About this task — Which lines of the data hold the word "Large"? Copy all of them.
# # #
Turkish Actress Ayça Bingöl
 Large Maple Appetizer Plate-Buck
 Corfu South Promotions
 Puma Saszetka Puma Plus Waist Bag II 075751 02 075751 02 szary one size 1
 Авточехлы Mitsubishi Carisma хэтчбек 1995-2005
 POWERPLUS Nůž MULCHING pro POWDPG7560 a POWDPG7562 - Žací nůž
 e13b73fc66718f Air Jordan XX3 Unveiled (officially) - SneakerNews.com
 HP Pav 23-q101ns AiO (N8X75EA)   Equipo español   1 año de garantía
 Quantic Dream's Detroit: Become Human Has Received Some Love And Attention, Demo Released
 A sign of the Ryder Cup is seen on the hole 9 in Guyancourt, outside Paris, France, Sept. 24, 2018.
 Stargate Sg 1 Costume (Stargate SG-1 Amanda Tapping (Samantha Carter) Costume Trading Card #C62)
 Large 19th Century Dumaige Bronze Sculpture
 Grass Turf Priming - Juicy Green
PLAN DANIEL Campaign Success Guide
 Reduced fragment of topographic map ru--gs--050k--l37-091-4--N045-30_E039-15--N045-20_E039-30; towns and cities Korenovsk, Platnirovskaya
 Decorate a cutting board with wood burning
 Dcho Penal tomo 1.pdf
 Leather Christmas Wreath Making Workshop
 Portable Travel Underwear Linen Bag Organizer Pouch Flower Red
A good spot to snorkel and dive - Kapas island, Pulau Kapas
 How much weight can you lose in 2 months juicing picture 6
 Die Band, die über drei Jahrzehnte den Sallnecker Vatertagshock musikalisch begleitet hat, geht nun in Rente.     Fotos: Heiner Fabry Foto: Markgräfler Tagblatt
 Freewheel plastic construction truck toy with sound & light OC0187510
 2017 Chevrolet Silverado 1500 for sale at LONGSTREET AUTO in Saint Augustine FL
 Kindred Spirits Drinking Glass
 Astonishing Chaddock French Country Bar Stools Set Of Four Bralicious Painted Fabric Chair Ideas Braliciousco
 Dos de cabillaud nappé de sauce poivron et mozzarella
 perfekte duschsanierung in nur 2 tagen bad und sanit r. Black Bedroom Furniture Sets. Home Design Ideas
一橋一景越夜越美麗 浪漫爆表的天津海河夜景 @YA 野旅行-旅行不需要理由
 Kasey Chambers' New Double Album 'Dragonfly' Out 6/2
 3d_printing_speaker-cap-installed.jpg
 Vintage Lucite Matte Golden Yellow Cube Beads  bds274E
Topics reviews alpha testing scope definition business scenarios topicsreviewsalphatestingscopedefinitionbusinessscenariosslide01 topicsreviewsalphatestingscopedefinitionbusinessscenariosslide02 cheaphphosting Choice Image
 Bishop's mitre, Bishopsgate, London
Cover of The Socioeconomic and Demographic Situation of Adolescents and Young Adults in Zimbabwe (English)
# # #
Answer space —
 Large Maple Appetizer Plate-Buck
 Large 19th Century Dumaige Bronze Sculpture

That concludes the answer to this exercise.